Bay Area Lawmaker Seeks To End Mandatory Minimum Sentences For Nonviolent Drug Offenders

SAN FRANCISCO (CBS SF) – Mandatory prison sentence requirements for nonviolent drug offenses would be repealed under a proposal introduced in the California legislature by a Bay Area lawmaker.

State Sen. Scott Wiener introduced the measure known as Senate Bill 73 last week. The state senator said SB73 would repeal mandatory minimums enshrined in California law in the 1980s during the height of the War on Drugs. Wiener's office said measures enacted in that era have been "widely acknowledged as a racist policy failure" which has led to mass incarceration disproportionately impacting communities of color.

"We are living with the consequences of bad, racist policies enacted in the 1970s and 80s, which disproportionately criminalize and harm Black and brown communities," Wiener said in a statement. "Our drug laws are a stain on California, and we must stop hurting communities and wasting valuable resources jailing people who have committed nonviolent drug offenses."

Under SB73, judges would be given discretion to sentence certain nonviolent drug offenders to probation and rehabilitative programs, if appropriate.
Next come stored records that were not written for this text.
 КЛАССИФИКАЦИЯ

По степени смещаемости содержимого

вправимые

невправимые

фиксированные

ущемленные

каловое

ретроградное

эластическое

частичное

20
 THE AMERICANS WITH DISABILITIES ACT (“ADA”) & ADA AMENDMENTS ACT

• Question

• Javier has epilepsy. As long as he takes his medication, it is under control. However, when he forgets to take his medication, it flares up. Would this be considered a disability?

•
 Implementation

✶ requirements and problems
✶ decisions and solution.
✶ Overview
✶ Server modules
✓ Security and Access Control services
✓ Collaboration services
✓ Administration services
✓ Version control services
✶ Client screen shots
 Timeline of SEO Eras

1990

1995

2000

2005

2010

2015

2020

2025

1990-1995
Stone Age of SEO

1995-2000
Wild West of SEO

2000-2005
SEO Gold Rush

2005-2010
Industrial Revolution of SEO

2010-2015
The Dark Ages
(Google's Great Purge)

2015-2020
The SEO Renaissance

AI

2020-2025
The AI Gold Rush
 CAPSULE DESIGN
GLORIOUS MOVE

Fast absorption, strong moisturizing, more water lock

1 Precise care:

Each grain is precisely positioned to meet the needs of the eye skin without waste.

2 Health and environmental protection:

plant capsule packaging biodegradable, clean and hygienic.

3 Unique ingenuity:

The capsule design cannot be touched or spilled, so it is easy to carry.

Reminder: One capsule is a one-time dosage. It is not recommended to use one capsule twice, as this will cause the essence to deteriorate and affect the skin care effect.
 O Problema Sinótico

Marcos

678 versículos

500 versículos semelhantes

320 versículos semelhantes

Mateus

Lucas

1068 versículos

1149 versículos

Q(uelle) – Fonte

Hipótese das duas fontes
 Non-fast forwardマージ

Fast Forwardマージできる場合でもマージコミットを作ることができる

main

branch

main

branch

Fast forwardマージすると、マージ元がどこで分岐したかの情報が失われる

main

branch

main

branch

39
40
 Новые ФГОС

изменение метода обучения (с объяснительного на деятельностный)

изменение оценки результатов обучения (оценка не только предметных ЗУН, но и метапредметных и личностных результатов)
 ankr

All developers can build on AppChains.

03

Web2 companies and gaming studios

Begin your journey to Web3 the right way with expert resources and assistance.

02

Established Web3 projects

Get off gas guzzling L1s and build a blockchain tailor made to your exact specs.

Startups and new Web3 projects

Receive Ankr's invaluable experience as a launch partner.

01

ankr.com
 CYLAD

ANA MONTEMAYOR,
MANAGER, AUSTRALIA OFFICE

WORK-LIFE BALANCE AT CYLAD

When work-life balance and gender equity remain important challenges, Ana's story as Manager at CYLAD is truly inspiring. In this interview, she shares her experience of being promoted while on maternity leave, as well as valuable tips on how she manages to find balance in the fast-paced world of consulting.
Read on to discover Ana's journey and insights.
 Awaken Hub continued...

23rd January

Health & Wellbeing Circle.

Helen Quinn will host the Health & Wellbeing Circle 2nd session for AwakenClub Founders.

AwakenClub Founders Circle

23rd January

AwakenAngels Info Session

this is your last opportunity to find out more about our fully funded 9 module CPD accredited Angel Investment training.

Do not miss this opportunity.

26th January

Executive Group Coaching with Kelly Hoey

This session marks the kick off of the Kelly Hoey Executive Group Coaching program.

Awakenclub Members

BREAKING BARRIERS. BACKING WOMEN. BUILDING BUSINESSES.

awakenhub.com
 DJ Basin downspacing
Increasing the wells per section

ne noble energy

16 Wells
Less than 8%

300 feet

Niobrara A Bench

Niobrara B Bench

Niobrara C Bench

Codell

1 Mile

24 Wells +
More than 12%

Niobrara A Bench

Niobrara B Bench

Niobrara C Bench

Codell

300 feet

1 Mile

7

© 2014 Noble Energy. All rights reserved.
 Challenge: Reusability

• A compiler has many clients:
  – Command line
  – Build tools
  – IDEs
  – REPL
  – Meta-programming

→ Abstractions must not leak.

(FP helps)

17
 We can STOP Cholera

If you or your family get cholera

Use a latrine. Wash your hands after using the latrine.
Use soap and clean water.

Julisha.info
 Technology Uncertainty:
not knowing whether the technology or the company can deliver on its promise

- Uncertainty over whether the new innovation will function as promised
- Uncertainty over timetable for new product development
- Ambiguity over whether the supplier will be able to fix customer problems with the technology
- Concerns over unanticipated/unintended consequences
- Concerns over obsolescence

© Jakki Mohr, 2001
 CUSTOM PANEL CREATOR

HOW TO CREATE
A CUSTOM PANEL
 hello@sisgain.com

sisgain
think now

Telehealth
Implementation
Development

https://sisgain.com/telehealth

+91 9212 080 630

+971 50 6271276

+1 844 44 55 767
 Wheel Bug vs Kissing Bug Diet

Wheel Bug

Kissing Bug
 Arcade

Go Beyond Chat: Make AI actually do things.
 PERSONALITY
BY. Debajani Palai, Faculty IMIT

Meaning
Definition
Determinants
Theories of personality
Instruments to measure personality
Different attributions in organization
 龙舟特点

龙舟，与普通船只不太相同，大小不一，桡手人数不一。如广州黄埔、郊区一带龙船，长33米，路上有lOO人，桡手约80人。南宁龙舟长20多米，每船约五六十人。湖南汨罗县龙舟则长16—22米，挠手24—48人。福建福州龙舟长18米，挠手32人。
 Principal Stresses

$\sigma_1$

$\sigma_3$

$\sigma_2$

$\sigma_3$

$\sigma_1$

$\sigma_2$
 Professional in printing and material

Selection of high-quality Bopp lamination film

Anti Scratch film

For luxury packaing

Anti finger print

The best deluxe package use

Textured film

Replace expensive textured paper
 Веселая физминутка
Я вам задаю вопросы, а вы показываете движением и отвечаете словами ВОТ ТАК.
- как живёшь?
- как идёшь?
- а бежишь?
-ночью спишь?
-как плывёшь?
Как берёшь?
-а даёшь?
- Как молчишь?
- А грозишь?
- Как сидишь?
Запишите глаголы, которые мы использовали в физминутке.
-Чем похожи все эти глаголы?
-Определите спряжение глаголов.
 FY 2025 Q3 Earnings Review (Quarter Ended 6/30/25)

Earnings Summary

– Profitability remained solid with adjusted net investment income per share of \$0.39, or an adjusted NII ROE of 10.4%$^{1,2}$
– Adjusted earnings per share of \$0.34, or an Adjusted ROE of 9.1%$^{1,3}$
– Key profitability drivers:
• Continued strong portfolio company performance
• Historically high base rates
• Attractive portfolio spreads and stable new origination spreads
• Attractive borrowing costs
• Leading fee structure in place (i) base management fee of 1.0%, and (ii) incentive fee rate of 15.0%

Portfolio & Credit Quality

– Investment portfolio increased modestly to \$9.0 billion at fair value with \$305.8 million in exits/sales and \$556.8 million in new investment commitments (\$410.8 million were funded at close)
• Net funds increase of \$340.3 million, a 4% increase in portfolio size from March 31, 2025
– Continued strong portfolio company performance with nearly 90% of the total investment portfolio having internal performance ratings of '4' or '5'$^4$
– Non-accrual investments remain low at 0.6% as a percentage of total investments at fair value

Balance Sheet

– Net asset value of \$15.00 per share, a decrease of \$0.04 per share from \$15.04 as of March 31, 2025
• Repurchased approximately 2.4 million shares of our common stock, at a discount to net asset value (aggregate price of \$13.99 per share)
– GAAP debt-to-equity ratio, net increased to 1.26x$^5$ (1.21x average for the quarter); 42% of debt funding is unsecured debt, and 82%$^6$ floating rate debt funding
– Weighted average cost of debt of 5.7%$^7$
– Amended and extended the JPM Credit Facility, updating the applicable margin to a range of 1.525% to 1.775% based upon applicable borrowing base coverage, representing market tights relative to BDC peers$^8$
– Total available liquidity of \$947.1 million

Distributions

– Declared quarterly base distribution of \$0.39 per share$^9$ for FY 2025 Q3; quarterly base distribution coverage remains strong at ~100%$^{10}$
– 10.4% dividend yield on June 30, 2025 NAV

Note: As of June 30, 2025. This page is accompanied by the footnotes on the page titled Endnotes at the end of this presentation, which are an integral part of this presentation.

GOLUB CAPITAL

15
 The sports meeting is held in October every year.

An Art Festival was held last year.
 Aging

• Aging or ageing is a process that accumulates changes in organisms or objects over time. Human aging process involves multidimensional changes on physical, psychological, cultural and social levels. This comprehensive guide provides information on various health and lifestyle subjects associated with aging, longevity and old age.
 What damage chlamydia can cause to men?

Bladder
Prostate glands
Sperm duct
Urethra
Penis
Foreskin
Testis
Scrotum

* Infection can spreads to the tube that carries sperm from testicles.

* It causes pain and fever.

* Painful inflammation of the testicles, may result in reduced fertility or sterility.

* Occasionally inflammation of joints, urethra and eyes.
Currently first-time offenders for a number of nonviolent drug charges or second-time offenders convicted of drug possession for personal use cannot be sentenced to probation, according to the senator.

Los Angeles District Attorney George Gascon, who formerly held the same post in San Francisco, has backed the measure, saying that mandatory minimums are "cruel, ineffective, and have exacerbated recidivism and racial disparities in the criminal justice system."

The measure has several co-authors including Assemblymember David Chiu (D-San Francisco) and Assemblymember Buffy Wicks (D-Oakland).

No date has been set on when SB73 would be considered by the legislature.